Make Something Monday (crafts of projects)
Time to Read and/or Travel Tuesday (library or other type of outing)
What's Cooking Wednesday (baking or cooking)
Be Thoughtful Thursday (do a service for someone)
Friend Friday (invite a friend over)

I realize I started this post with saying how I don't think kids should be overscheduled and this may look exactly like what I'm doing.  Stay with me.  This isn't a way to overschedule them.  It's a way we can plan on doing something a little different every day for an hour or occasionally an afternoon.  It also ensures that the first week of August, I won't be thinking, "Oh crap!  We never made it to the beach!  We only went to the library three times! I had all this time and I wasted it!"  Overscheduling and structure are very different.  Kids love structure. They crave it.  They need it.   That is one of the Big Truths I have learned during my teaching career.

 I put some of the onus on the kids to come up with some ideas. I want them to realize they can entertain themselves by planning to do things.   When I talked to my daughter about the schedule, she immediately showed me a papier-mache project that was in one of her many craft project books.  "Can we do this?"  After looking it over and noting that we already had all the stuff, I assured her we could.  "I'll help you, but you'll have to do most of the work.  Including the clean up." I told her.  She happily agreed. 


This is how I'm planning to do this and how it worked today.  Our morning is pretty free.  We have breakfast, I get a workout in on the treadmill in, my son reads to me.  I try to tackle one daily chore: sorting and starting some laundry, running the vacuum, etc. They play or watch  t.v. while I'm doing my things.  It's usually about time for lunch by then.  The t.v and all other electronics are off until after dinner.  After lunch today, I told my daughter to start cutting the newspaper strips.  I asked my son if he wanted to make a piñata too.  He was busy playing with his toys and did not want to, so I did not press the issue.  He was already entertaining himself, so why make him do something different?  I gave her a dishpan, some flour, and water.  She went to town.  I helped a little, but she did the majority herself. 

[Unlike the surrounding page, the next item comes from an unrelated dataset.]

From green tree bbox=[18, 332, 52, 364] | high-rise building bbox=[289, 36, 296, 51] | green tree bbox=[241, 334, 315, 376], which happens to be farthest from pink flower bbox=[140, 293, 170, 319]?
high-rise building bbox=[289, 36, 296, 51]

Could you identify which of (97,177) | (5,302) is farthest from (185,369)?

How is it possible that after teaching for almost 20 years I have never done a papier-mache project?  Oh, that's right.  It's because I am not insane.  Papier-mache is a huge mess.  I can't imagine doing it with 30 kids.  But one kid?  Yes.




The whole process of the first layer took about an hour and fifteen minutes.  This was what she left to dry:


Afterwards she cleaned up outside.  Not one complaint. 



When she was done cleaning, she came back in, sighed happily, and went up to read her library book for about an hour.  While she did this (and my son was still playing with his toys), I cleaned out the freezer (one of my to-do items for the summer).  If I can tackle just one of my must-do's a couple of days a week, I'll be in pretty good shape.

I hope we can keep this schedule up.  I'm going to try to post every day this week about what we did.

Some day soon they won't be interested in making papier-mache piñatas or going to the beach with me.  A book I just read summed this up about life really well, "The days are long, but the years are short."  I'm starting to get a sense of that as my kids get older.  I won't have this time forever.  Sometimes you need an insurance policy that memories get made during the days you do have.